Mahieddine Bachetarzi : Un Algérien en Amérique

 Le dernier livre d’Ahmida Layachi* est plutôt une longue conférence. Il compte une soixantaine de pages où il évoque un voyage de Mahieddine Bachetarzi, à l’automne de sa vie, aux Etats-Unis.

On connaît l’apport inestimable de cet homme, mort en 1986, au théâtre et à la musique et un peu moins au cinéma ou il apparaît dans de nombreux films, notamment «l’Opium et le Bâton». De nos jours, le théâtre national porte son nom. C’est le conseiller de l’ambassade US qui fréquentait l’institut de musique d’Alger qui l’invitera, à l’été 1973, à passer quelques jours à New York en compagnie d’un guide désireux d’améliorer son français.

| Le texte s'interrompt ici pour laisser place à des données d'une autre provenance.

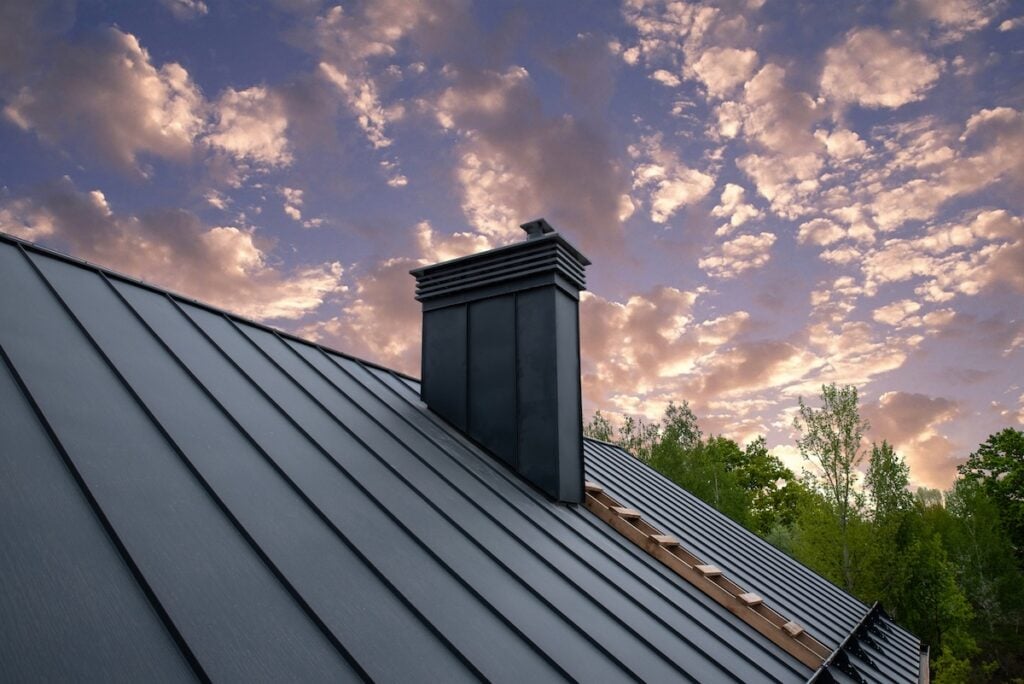 A modern metal roof with a black chimney is shown at sunset, set against a dramatic, cloud-filled sky and green trees—showcasing quality metal roofing East Greenbush NY homeowners can trust.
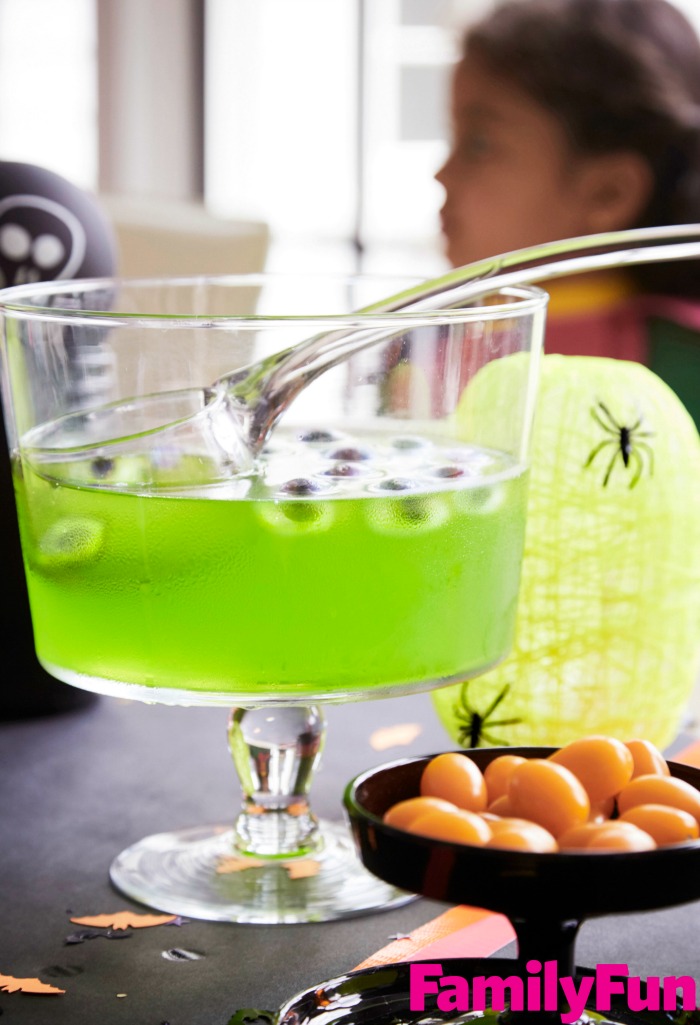 Green punch for Halloween with blueberry eyes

Dans ses mémoires en trois tomes, Bachetarzi parle avec peu de détails  de ce séjour ni des modalités de son organisation. Il s’émerveille des lumières de Broadway, du niveau d’organisation de la société, de sa diversité comme si enfin devant ses yeux se révélait un modèle dont l’avènement, dans son pays, fut empêché par la colonisation qu’il avait combattu sur le front culturel.

Layachi va, toutefois, au-delà des péripéties de ce voyage. Il parle de la place de l’Amérique dans l’imaginaire algérien. Ce n’était pas seulement le pays des cowboy, des acteurs et danseurs. Dans un contexte où le pays affichait ses options socialistes, c’était avant tout le symbole de l’impérialisme qui a renversé Allende, jeté des bombes atomiques sur le Japon, mené des guerres au Vietnam et «pompait» les richesses du Tiers Monde.

Etrangement, l’auteur omet que s’agissant de l’Algérie qui a rompu ses relations diplomatiques après la guerre des Six jours en 1967 avec le pays de l’oncle Sam. Ce dernier était un des ses plus importants partenaires dans le commerce des hydrocarbures.

Kateb Yacine qui n’aimait pas Bachetarzi, qui incarnait «le bourgeois», fera aussi ce voyage en Amérique, mais lui s’intéresse davantage aux côtés sombres d’une civilisation que les auteurs  américains comme John Dos Passos sont les premiers à dénoncer

Layachi s’intéresse davantage à ce que révèle en creux ce séjour de Bachetarzi qui, après l’Indépendance, se verra reprocher une sorte de tiédeur durant la révolution. Laâdi Flici, dans une longue interview au Moudjahid, dans le milieu des années 1980, avait lancé des accusations directes et violentes contre une figure qui incarnait une sorte de libéral honteux, «comme Ferhat Abbas ou Abderrahmane Fares», écrit Layachi.

Se référant à l’ouvrage posthume d’Edward Saïd,«Le style tardif», il s’interroge sur cette sorte d’ultime résistance qu’opposa Bachetarzi aux forces qui l’ont poussé vers la marge et les mystères de la création.

Ce sont peut-être les meilleures pages de ce  court texte où citant Rimbaud, Beethoven, Zoheir Ben Abi Selma, Echabi ou Beckett, Layachi rappelle que le démon de l’inspiration et de l’intranquillité ne ménage pas de moments de répit, même au seuil de la mort, mais appelle à des relectures.